::: Extracto de página
Con todo lo bueno que es que las denominadas “oraciones de alabanza” se hayan convertido en moneda de uso corriente por doquier en la Iglesia, hay actitudes, lenguajes y prácticas que no dejan de llamarme poderosamente la atención.
Las comentábamos ayer en casa Cristy y yo, después de la cena, y ahora las vuelco en el blog como un desahogo que, en el fondo, tiene la pretensión de llamar la atención sobre un fenómeno que no está exento de su dosis de contradicciones.
Claramente, es bueno que la gente pase por la experiencia de Pentecostés y viva la frescura de encontrarse con el Señor en oraciones ungidas. A la vez, se observa cómo estos impulsos iniciales de gracia, acaban siendo traducidos a la experiencia de cada cual, y a veces se dan resultados de lo más curiosos en los que se quiere mezclar la unción del Espíritu, con prácticas y devociones que personalmente me resultan cansinas e impropias de una vida renovada en el Espíritu.
::::::
**Qué hacer:** Copia palabra por palabra el fragmento del texto sobre las oraciones de alabanza que empieza en "Con todo lo" y termina en "dosis de contradicciones.".
::: Filas listadas
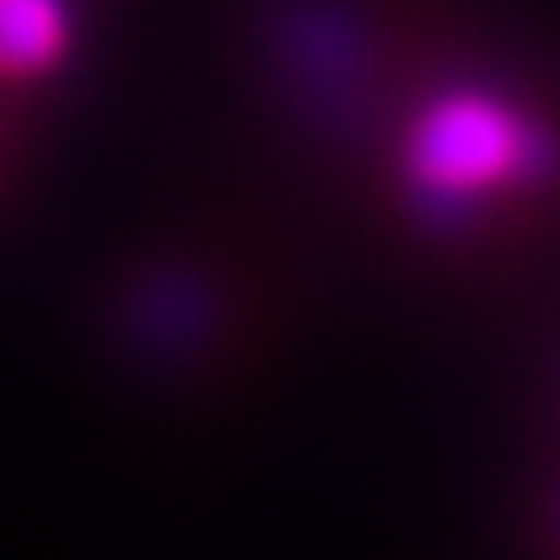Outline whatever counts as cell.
<instances>
[{
	"mask_svg": "<svg viewBox=\"0 0 560 560\" xmlns=\"http://www.w3.org/2000/svg\"><path fill=\"white\" fill-rule=\"evenodd\" d=\"M539 159L534 126L490 93H446L408 131V180L435 201H485Z\"/></svg>",
	"mask_w": 560,
	"mask_h": 560,
	"instance_id": "cell-1",
	"label": "cell"
},
{
	"mask_svg": "<svg viewBox=\"0 0 560 560\" xmlns=\"http://www.w3.org/2000/svg\"><path fill=\"white\" fill-rule=\"evenodd\" d=\"M71 44V16L60 0H0V82L44 77Z\"/></svg>",
	"mask_w": 560,
	"mask_h": 560,
	"instance_id": "cell-2",
	"label": "cell"
}]
</instances>
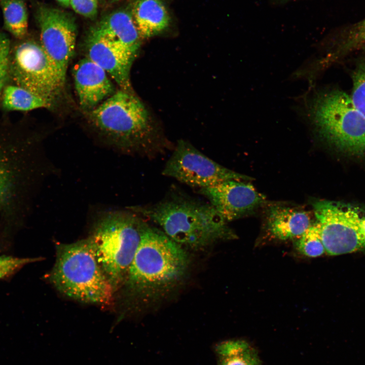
::::::
**Solución del ejercicio:**
Con todo lo bueno que es que las denominadas “oraciones de alabanza” se hayan convertido en moneda de uso corriente por doquier en la Iglesia, hay actitudes, lenguajes y prácticas que no dejan de llamarme poderosamente la atención.
Las comentábamos ayer en casa Cristy y yo, después de la cena, y ahora las vuelco en el blog como un desahogo que, en el fondo, tiene la pretensión de llamar la atención sobre un fenómeno que no está exento de su dosis de contradicciones.